### Документ
Книжник
Яранцев Владимир
ЖУРНАЛЬНЫЙ ВАРИАНТ
С отчаянной решительностью развенчанного постмодернизма литература последних лет вдруг захотела детства. И тут важно не торопиться: легко впасть в детство или маразматическое ребячество и совсем нелегко – в мудрое состояние первозданной чистоты, завещанное ещё Христом. Иногда подобная возрастная инверсия действительно необходима – и в историческом, и особенно в этическом плане. Но когда детство превращается в некий длящийся перманент, то грозит перерасти в инфантильность.
«ГУЛЯЙ, ШПАНЁНОК!»
Такое впечатление производит, например, повесть Ирины Богатырёвой «Stop! или Движение без остановки» («Октябрь», ‹ 5). Не очень взрослые обитатели московской квартиры-коммуны время от времени совершают длинные поездки автостопом «туда, где Солнце встаёт». Религия их – дорога, которая «всегда права», является метафорой самой полной свободы, какая только возможна в криминально-несвободном пространстве нашей страны. Выбирая свободу, автор выбирает и мифологию реальной жизни, где быт добровольных (ребята не бомжи и не беспризорники) странников предстаёт в самом розовом свете. Героиня по кличке Мелкая сближается с таинственным гуру по прозвищу Гран, привозящим её на какое-то жутко мистическое сибирское озеро. Мелкая проходит тут инициацию под присмотром каменной богини мышей Чичкан. Последующие путешествия, таким образом, могут быть уже не обязательно физическими, но и ментальными. Не зря Гран на вопрос «Когда мы придём?» отвечает по-буддийски честно: «Когда изменимся». Между тем благообразных дальнобойщиков и либеральных гаишников – проводников в царство дорожной свободы – вряд ли так много в реальности, как в этой повести. Так похожей на голодную и холодную фантазию малолетней обитательницы ночлежки.

### Задания
**a)** Перечислите все имена и прозвища героев и мифических существ из повести, которую разбирает рецензия.
**b)** Продолжите рецензию о детстве в современной прозе после её последнего предложения.
Приведённый далее материал с рецензией никак не связан.

### Состав набора данных
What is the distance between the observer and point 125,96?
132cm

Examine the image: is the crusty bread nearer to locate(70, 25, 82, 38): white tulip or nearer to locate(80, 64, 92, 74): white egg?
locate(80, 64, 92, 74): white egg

### Ответы к заданиям
**a)** Мелкая, Гран, Чичкан

**b)**
Герой другой повести – «Стрела летящая» Александра Старостина («Москва», ‹ 5) – Санька является ребёнком в соответствии со своим возрастом, а не с уровнем парения мечты. Как сын репрессированных родителей, он изъят из домашней обстановки детсада и водворён в казарменно-голодный быт детприёмника для сирот и детей «врагов народа». Всё, чего он хочет, – вернуться к отцу-фронтовику, и это желание свободы не сравнить с рабской зависимостью иных инфантилов от дороги, ведущей, по сути, в никуда. Шестилетний, он уже знает цену людям: любимица их воспитательницы Руфа оказывается лицемерной воровкой, а безотцовщина Вася Хмуров готов на крайность: «Если встречу своих отца и мать, я их убью». А. Старостин, однако, тоже не избежал чудес, почти рождественских: он приставляет к Саньке набожную «бабаню»-сиделку, обучившую его иисусовой молитве. И мальчишье письмо «на деревню дедушке» доходит до отца, и героя ждёт счастливый итог его детдомовского бытия. Но сказать, чей писательский «бог» лучше – Керуак и Гран у И. Богатырёвой или Чехов и рождественская сказка у А. Старостина, – трудно.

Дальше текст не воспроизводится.